スマホを置いて旅をしたことによって生まれた出会い、感動、そして帰ってきてスマホを手にし、電源を入れる際のリアルな心情からは、ふかわさんが何かを強く訴えているわけではないにもかかわらず、スマホとともに生きる私たちがその付き合い方をついつい考え、見直してみたくなるような気持ちに襲われます。

旅の目的地の1つである美濃市

旅とスマホの関係

旅行の際にもスマホは大きく役立つ一方で、旅の感動が薄くなり、出会いが少なくなり、思い出が少なくなる要因になっているのではないでしょうか。
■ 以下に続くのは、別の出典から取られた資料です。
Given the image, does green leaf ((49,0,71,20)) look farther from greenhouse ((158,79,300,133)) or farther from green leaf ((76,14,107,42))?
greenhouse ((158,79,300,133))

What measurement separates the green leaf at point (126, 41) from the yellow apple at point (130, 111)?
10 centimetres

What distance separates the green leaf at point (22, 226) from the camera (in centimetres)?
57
・ネットで事前にプランニングし、当日はその通りに行くだけ
・旅先でも交通手段や飲食店、お土産店、観光スポットを常に検索
・写真を撮るのに夢中で食べ物の味や景色、その場所に関する知識や情報を頭では覚えていない

スマホが奪った“出会い”

スマホがない頃は旅行会社の人や現地の方を頼って旅をしたものです。
そこで現地の方々と交流することで思わぬ出会いがあったり、今でもネットでは見つからないような情報が手に入ることもあり、その土地の人との出会いが旅に豊かさをもたらしていました。観光地や飲食店、宿などで観光客同士の交流などもあったと思います。
電車を逃して長時間待ったり、道に迷ったり、事前に行こうと思っていたお店が定休日だったなどというのは失敗経験ではありますが、旅の思い出として強く印象に残るはずです。トラブルなく何事も計画通りにスムーズに進旅に、どれだけ思い出が残るでしょうか。
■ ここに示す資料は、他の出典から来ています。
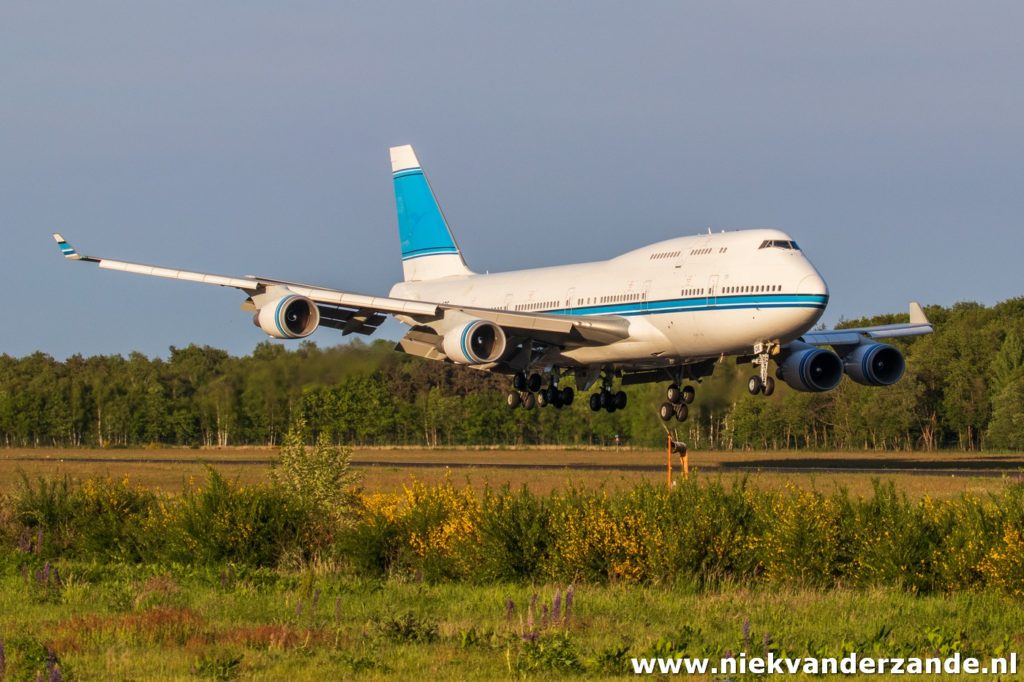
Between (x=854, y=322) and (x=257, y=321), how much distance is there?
66443 millimetres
ここまでは、まだ「旅の楽しみ方は人それぞれだからいいんじゃない?」という言葉で済まされそうなのです。しかし、スマホを手にしたことで、どこへ行っても写真を撮ることが目的になってしまっている点は、非常に残念な問題ではないでしょうか。
とにかくキレイな写真を撮ってSNSに投稿することが目的になってしまっているので、被写体に関心が向かなくなっています。

お店や観光スポットに入るにも、失敗したくない思いから事前に調べていくことが多くなりました。誰が書いたのか、本当に訪れたのかもわからないレビューに左右されています。そうして計画され、作られた出会いで旅が構成されているのです。行き当たりばったりや偶然の出会いにこそ旅の面白さや醍醐味が詰まっているとも考えられるのではないでしょうか。

スマホが奪った“感動”

温かいお料理なのに写真を撮ることにこだわって冷めてしまう、せっかく現地の名物グルメを味わったのに味を覚えていない、景色を見に行っても写真を撮るだけでほとんど景色を見ずに帰ってしまうため景色が目に焼き付いていない、旅行をしても旅先についてほとんど知らぬまま帰ってきてしまう。

これでは旅の感動も何もあったものではありません。

スポーツ観戦に行っても、感動的な瞬間を動画や写真に収めることに気を取られている人が多いように見えます。せっかく生で観戦に行っているのに、わざわざ画面越しに見てしまうんですね。生でしか味わえない感動を味わう機会を逃してしまっているように思います。せっかく生観戦するなら、感動の光景をカメラではなく目に焼き付けておきたいですよね。

私たちはスマホにどう向き合うべきか

スマホが普及してからというもの、私たちは「リードに繋がれた犬」あるいは「糸で操られている凧」になってしまったのではないでしょうか。作中でも、スマホを持たずに旅をするふかわさんのことを「糸の切れた凧」と表現したとあるホテルのスタッフが書かれており、ふかわさんはその男性について「彼の中に、スマホに縛られている印象があったからこそ(そんな表現が)反射的に出てきたのでは」と推察しています。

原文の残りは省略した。